• _TASKS TO CARRY OUT_
A. According to the opioid crisis piece, why are fatal opioid overdoses falling even though high-risk use and nonfatal overdoses keep rising? Answer in one to three sentences.
B. List every geographic place named in the opioid crisis piece.
C. Write out everything in the opioid crisis piece from "The number of people who" down to "overdose reversal drug.".

OPIOID CRISIS REALITY CHECK: IT’S THE NARCAN REDUCING DEATHS FUELED BY EXPERT MEDICAL CURE FAILURE
As in Wisconsin, Ohio, all locales consistently – opioid overdose deaths drop dramatically in Florida counties due entirely to emergence of targeted effective naloxone campaigns, while medical cures continue to drive high-risk use and overdose
by Clark Miller
Published May 16, 2025

The local headline says it all.
That dramatic drop was predictable once the Florida locales focused resources on getting Narcan into communities where needed, along with trainings as in other locales consistently.
And predictable that high risk “drug use” and overdose continue to mount.
The number of people who died from an opioid in Palm Beach County in 2024 was down 46% from 2023, something non-profit leaders credit to Narcan, the overdose reversal drug.
“At the end of the day we want to save as many lives as possible, but we want to ultimately restore lives,” Alex Price, the CEO of Project Opioid said. “It’s not enough just to save lives, but it must start there.” ..
Price says while the number of overdose deaths is declining, the number of people overdosing continues to increase as does the number of fentanyl overdoses.
[Emphasis added]
Predictable because high-risk opioid use, nonfatal overdose, and required emergency naloxone reversals have been rising dramatically.
Not fatal opioid overdoses, because they’re increasingly being prevented by desperate, intensive, targeted, successful campaigns to distribute and train on use of naloxone.
Everywhere. As in –
But not in locations that are the exceptions that prove that lethal rule, like Nevada, where lack of effective naloxone distribution and use, along with reckless dispensing of the common street currency for fentanyl (also known as buprenorphine, the “proven” medical cure for opioid use) combine to keep opioid OD deaths mounting.
And in the exception San Francisco, where an intensive, successful naloxone campaign finally dropped opioid fatal ODs, lagging other locales, opioid deaths now rising again predictably with intensive, publicly-funded dispensing of the common street currency for fentanyl under the direction of medical addiction treatment experts.

• _SUPPLIED MATERIAL_
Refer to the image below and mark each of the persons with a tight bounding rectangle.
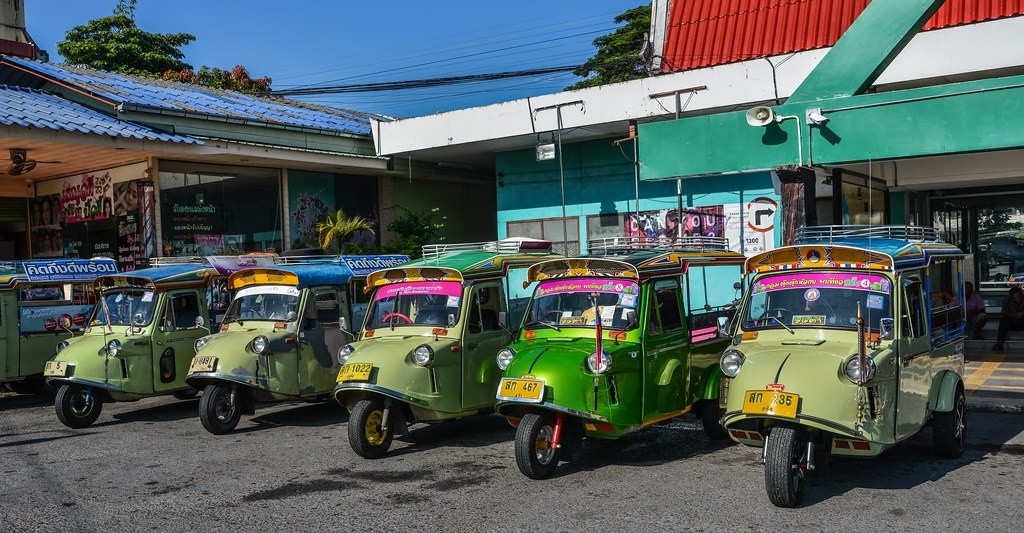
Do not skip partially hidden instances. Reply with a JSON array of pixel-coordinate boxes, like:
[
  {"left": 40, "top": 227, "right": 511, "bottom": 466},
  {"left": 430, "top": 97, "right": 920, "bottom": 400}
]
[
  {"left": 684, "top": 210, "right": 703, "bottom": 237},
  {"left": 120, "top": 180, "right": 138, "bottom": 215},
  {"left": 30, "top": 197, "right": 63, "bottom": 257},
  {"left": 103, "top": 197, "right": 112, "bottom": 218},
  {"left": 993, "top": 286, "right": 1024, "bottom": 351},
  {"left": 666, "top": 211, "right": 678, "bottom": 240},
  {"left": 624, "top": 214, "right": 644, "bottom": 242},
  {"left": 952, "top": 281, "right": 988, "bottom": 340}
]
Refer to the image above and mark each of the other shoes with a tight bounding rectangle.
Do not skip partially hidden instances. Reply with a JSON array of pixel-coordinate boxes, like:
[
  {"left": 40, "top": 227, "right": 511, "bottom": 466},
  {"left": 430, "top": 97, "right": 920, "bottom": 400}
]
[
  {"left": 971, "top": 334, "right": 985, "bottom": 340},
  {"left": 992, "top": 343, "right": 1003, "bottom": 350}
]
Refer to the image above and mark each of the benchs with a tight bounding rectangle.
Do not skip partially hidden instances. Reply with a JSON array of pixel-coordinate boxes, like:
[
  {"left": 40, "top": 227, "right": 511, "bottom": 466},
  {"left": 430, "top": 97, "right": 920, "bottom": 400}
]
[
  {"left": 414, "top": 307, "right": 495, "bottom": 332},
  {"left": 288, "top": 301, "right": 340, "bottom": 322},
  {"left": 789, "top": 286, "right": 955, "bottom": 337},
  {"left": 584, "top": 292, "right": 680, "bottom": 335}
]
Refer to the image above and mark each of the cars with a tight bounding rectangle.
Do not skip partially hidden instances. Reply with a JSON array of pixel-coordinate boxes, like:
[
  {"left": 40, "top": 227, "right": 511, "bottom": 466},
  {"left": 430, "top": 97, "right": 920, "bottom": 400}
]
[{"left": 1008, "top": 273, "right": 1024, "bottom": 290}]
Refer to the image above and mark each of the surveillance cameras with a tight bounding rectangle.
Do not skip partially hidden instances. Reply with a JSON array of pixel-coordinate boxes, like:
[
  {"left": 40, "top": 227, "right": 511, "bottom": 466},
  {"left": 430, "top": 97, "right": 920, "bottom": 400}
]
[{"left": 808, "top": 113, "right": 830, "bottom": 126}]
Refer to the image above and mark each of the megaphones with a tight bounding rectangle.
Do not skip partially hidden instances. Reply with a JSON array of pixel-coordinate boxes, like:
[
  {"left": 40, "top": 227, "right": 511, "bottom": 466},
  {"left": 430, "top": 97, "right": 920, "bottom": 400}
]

• _PER-TASK ANSWERS_
A. Fatal overdoses are falling because targeted, intensive campaigns to distribute naloxone (Narcan) and train people to use it are increasingly preventing them. High-risk opioid use and nonfatal overdoses keep rising, which the piece attributes to medical cures continuing to drive that use.

B. Wisconsin, Ohio, Florida, Palm Beach County, Nevada, San Francisco

C.
The number of people who died from an opioid in Palm Beach County in 2024 was down 46% from 2023, something non-profit leaders credit to Narcan, the overdose reversal drug.